Vice-President Emil J. (Buzzie) Bavasi moved up through the front offices in the Brooklyn farm system, took over administration of parent team with Fresco Thompson (who directs farm system) when Walter O'Malley acquired control of Dodgers in 1950. Walter Alston had parallel career in farm system dugouts before his appointment as Dodger manager in fall of 1953. His first lieutenant, Billy Herman, coaches third, Jake Pitler first. Underpublicized Joe Becker does a fine job with the pitching staff.
ANALYSIS OF THIS YEAR'S DODGERS
Brooklyn's pitching lacks glitter of Milwaukee's, but some insist it is actually strongest in league, especially in light of fact it has to pitch half its games in tiny Ebbets Field, a hitter's paradise. Sal Maglie, assuming that he continues to thrive, is toughest pitcher in baseball in a money game. Big Don Newcombe is not, but over a season his tremendous consistency racks up game after game. Talkative Clem Labine and taciturn Don Bessent provide strongest bullpen in league; Labine throws wicked sinking curve, and Bessent's fast ball is a wisp of smoke. Other starters (Carl Erskine, Johnny Podres, Roger Craig, Don Drysdale) are not up to same standards as "Barber" Maglie and Newk, but then there's the relief pitching. Brooklyn's strength lies also in superb fielding (though Catcher Campanella, Shortstop Reese, Outfielders Snider and Furillo have all fallen off a little from their peak in that respect), fast and skillful base running, and the not inconsiderable remnants of the once powerful hitting. Duke Snider, for instance, is still one of the greatest sluggers in baseball. Probably most valuable player on club last year, aside from pitchers, was relatively obscure Jim Gilliam, who played second base, left field, hit .300, stole 21 bases (second in league) and scored 102 runs (fourth straight year over 100).
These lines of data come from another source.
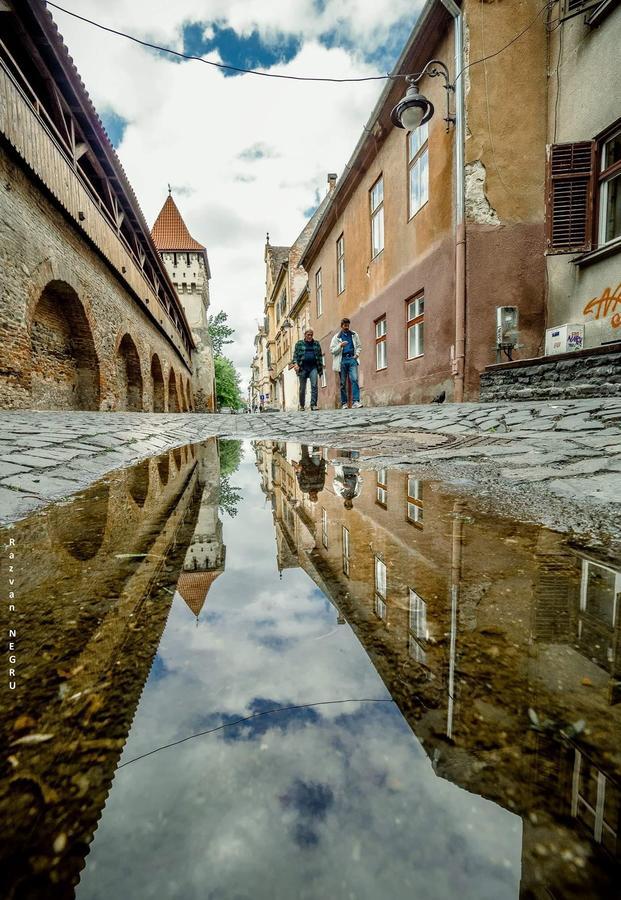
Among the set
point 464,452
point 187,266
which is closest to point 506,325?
point 464,452

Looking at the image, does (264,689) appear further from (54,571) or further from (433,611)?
(54,571)

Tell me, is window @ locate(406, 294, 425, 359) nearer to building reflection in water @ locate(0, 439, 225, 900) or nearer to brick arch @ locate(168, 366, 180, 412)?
building reflection in water @ locate(0, 439, 225, 900)

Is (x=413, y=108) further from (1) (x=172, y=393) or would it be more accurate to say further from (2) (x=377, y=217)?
(1) (x=172, y=393)

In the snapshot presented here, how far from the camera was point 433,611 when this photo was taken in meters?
0.99

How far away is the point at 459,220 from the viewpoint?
7.57m

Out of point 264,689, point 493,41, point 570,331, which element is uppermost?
point 493,41

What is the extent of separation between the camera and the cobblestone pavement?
2.19 meters

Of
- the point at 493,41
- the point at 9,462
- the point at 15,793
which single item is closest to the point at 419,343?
the point at 493,41

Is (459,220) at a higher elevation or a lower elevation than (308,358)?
higher

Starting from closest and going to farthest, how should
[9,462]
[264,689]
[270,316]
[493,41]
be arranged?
1. [264,689]
2. [9,462]
3. [493,41]
4. [270,316]

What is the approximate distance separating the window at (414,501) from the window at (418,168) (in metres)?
7.92

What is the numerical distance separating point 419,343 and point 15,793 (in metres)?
9.67

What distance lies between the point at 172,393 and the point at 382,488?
20.1m

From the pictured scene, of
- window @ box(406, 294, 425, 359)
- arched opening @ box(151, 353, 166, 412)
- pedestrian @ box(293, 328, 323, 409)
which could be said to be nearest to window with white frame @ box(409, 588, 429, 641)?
window @ box(406, 294, 425, 359)
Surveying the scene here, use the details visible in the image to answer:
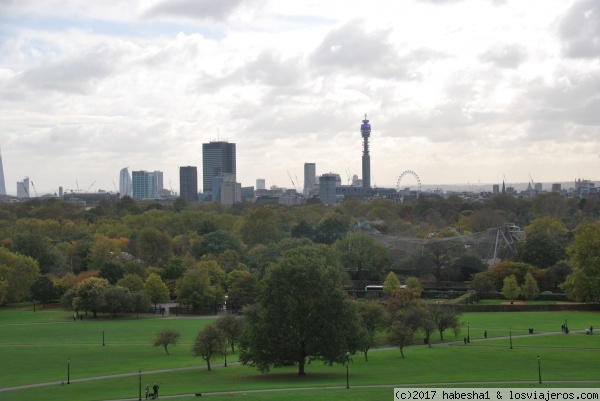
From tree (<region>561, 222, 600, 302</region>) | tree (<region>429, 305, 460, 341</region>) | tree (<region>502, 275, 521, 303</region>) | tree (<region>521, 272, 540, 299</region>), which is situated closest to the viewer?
tree (<region>429, 305, 460, 341</region>)

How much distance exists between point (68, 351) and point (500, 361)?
29.2m

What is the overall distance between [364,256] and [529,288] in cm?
2242

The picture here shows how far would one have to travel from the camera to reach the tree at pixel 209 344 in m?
51.4

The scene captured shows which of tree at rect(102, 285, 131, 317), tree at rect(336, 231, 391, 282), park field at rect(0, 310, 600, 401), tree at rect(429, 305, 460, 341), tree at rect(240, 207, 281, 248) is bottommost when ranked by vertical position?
park field at rect(0, 310, 600, 401)

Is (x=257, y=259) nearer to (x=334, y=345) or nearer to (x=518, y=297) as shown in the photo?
(x=518, y=297)

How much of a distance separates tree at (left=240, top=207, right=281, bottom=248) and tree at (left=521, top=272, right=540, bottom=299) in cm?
5784

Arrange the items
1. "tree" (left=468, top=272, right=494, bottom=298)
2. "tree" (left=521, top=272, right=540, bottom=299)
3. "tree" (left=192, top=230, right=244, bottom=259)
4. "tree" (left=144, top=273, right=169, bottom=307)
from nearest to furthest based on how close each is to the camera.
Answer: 1. "tree" (left=521, top=272, right=540, bottom=299)
2. "tree" (left=144, top=273, right=169, bottom=307)
3. "tree" (left=468, top=272, right=494, bottom=298)
4. "tree" (left=192, top=230, right=244, bottom=259)

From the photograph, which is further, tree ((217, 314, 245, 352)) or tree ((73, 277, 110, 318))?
tree ((73, 277, 110, 318))

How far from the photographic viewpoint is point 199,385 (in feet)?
147

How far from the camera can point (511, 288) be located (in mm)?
85562

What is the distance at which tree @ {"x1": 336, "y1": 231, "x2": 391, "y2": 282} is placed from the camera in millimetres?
102688

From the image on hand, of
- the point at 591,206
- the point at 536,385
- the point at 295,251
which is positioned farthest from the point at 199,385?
the point at 591,206

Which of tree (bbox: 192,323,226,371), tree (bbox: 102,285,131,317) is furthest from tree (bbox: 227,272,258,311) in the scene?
tree (bbox: 192,323,226,371)

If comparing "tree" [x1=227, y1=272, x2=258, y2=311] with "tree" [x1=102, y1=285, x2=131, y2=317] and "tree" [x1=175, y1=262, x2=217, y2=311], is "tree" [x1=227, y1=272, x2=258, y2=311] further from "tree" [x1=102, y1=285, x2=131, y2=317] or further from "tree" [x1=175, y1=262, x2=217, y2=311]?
"tree" [x1=102, y1=285, x2=131, y2=317]
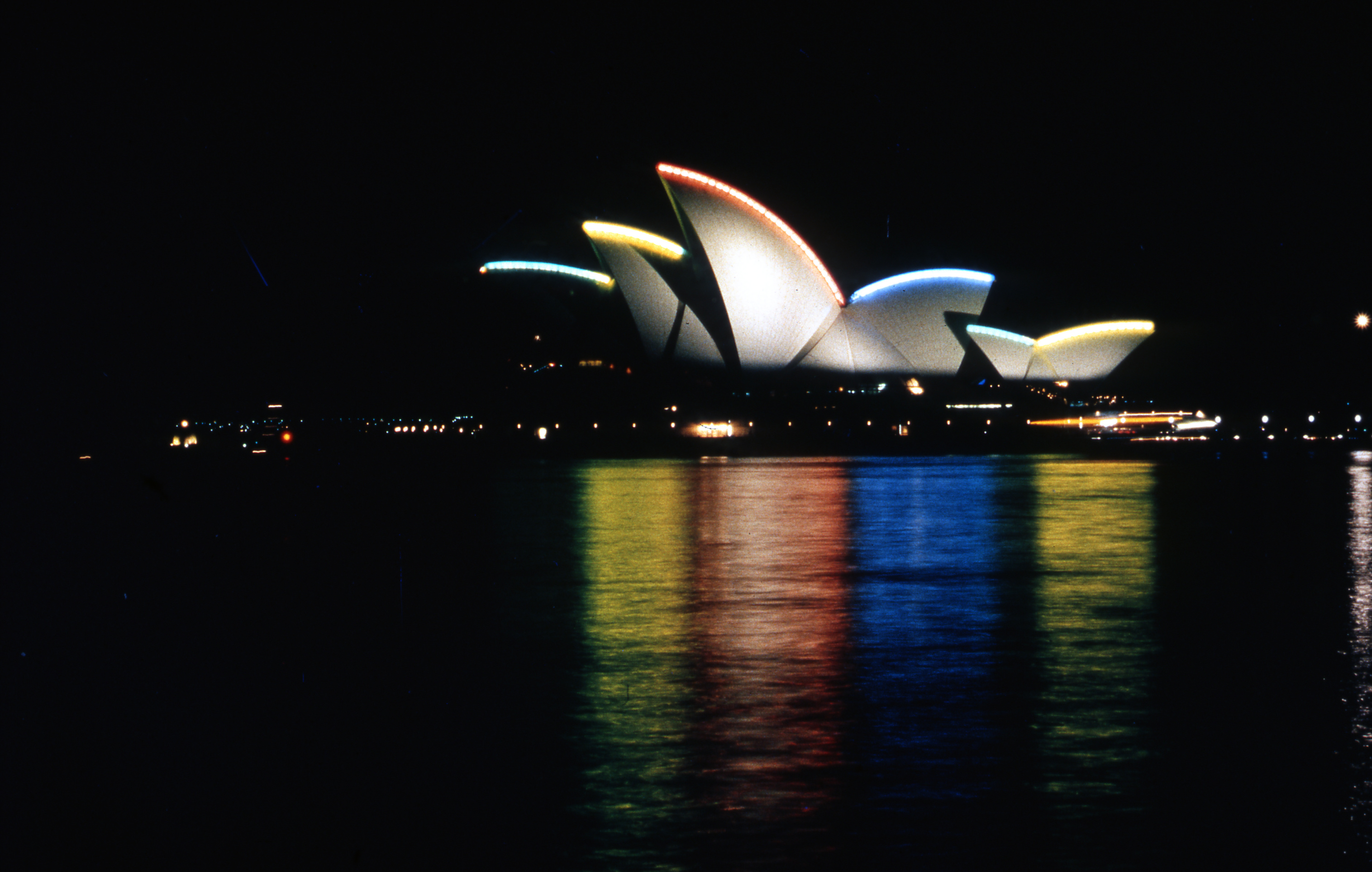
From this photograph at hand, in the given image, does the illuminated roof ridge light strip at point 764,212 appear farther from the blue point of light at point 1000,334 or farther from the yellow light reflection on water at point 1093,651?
the yellow light reflection on water at point 1093,651

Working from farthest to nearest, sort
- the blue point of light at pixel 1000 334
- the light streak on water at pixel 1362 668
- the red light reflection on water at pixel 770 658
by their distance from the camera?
the blue point of light at pixel 1000 334, the red light reflection on water at pixel 770 658, the light streak on water at pixel 1362 668

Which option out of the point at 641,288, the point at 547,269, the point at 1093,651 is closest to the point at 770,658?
the point at 1093,651

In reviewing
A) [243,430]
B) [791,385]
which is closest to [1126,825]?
[791,385]

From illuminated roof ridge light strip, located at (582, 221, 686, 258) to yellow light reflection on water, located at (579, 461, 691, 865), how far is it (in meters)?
25.1

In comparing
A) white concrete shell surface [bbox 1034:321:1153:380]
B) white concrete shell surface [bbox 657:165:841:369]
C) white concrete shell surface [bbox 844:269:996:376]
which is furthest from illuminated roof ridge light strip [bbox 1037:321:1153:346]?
white concrete shell surface [bbox 657:165:841:369]

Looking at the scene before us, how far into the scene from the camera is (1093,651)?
5516 millimetres

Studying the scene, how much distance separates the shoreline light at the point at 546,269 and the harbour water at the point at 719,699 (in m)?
30.3

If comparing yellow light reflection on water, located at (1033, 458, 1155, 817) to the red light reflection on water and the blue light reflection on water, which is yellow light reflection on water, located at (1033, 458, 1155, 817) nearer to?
the blue light reflection on water

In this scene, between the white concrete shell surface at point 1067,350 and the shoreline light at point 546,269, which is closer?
the shoreline light at point 546,269

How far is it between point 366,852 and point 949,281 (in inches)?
1775

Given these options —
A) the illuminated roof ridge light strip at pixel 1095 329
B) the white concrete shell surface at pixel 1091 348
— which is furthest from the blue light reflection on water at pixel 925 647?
the white concrete shell surface at pixel 1091 348

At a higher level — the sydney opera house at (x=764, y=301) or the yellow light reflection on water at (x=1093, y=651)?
the sydney opera house at (x=764, y=301)

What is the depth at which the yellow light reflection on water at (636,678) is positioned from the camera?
336 centimetres

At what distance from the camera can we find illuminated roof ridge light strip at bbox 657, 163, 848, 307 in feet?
112
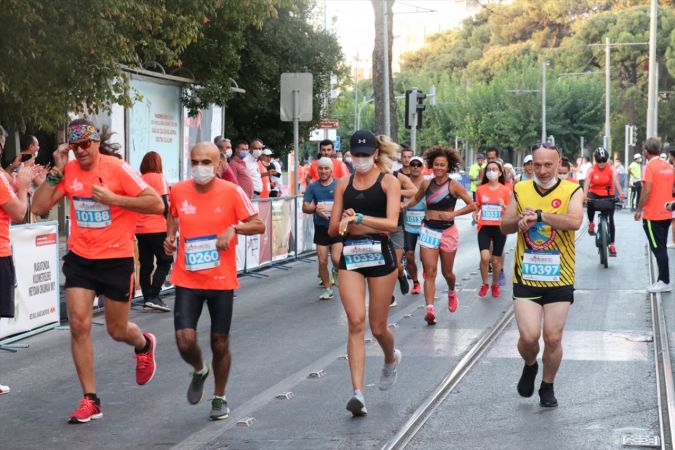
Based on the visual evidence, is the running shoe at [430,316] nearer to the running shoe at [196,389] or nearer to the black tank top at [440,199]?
the black tank top at [440,199]

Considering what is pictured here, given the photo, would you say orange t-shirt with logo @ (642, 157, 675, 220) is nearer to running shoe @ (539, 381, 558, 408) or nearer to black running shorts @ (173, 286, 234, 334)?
running shoe @ (539, 381, 558, 408)

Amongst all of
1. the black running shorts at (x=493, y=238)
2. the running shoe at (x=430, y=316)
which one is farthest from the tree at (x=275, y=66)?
the running shoe at (x=430, y=316)

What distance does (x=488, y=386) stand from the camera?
8.56m

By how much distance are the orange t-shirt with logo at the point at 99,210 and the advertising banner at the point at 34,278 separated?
3.51m

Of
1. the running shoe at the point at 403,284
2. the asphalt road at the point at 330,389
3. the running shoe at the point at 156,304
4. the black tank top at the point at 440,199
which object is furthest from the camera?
the running shoe at the point at 403,284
Age and its infirmities are biggest worries Dodgers have. So much depends on ability of veterans like Reese and Campanella, Furillo and Hodges, Maglie and Erskine to play up to the hilt for yet another year. The club boasts about its farm system and all the brilliant prospects produced therein, but in last seven seasons only Gilliam has come off farms to become fulltime regular, if you exclude Relievers Labine and Bessent. A few (like Joe Black) flared briefly, and a few others (like Podres, Neal and Craig) give promise to assume full major league stature this year. Yet many more (names stick in the memory: Morgan, Bridges, Hoak, Palica, Abrams, Loes, Belardi, Podbielan...) arrived in a fanfare of publicity only to fade quietly from Brooklyn scene. Doubts about reliability of Dodger rookie crop constitute continuing major weakness.
ROOKIES AND NEW FACES
The most interesting rookie in Dodgertown this spring was a tall, skinny Cuban named Rene Valdes, who calls himself The Whip and whose pitching motion resembles one. His brilliant work in training games moved him ahead of more orthodox Dodger rookies like the lefthander Fred Kipp. Perhaps Johnny Podres, returned after a year in the Navy, could be termed a new face. John has a trick back; when it's O.K. he's O.K., but when it goes bad for a week or two then so does he.
THE BIG IFS
Don Newcombe is on the spot after his dismal World Series performance, but the real worry in pitching is Sal Maglie. Dodgers say they expect full season of outstanding work from the masterful Barber, and Sal feels the same way. But he passes 40 this month, and at 40...well, there's always that doubt. Another worry is Roy Campanella, three times Most Valuable Player in the National League. Last year Campy's batting average dropped 99 points to a miserable .219. Of course, the Dodgers won the pennant anyway, and presumably could do it again. But if Roy's injured hand is really well again he could give waning Dodger punch tremendous lift. And a tremendous lift may be what the team will need, now that the fiercely competitive Jackie Robinson is no longer around to needle his teammates to victory.
Some pessimists feel Dodgers will, at long last, fall apart this year (as Giants did after winning World Series in 1954), but depth of pitching Alston has assembled almost certainly will prevent that. However, even if team doesn't collapse, it has a tremendous task on its hands to repeat its narrow triumph over maturing and improving Braves and Redlegs. It's hard to forget how utterly weary club looked last September. This season it will be like an old king elk, fighting desperately to stave off insistent challenges of the young bulls.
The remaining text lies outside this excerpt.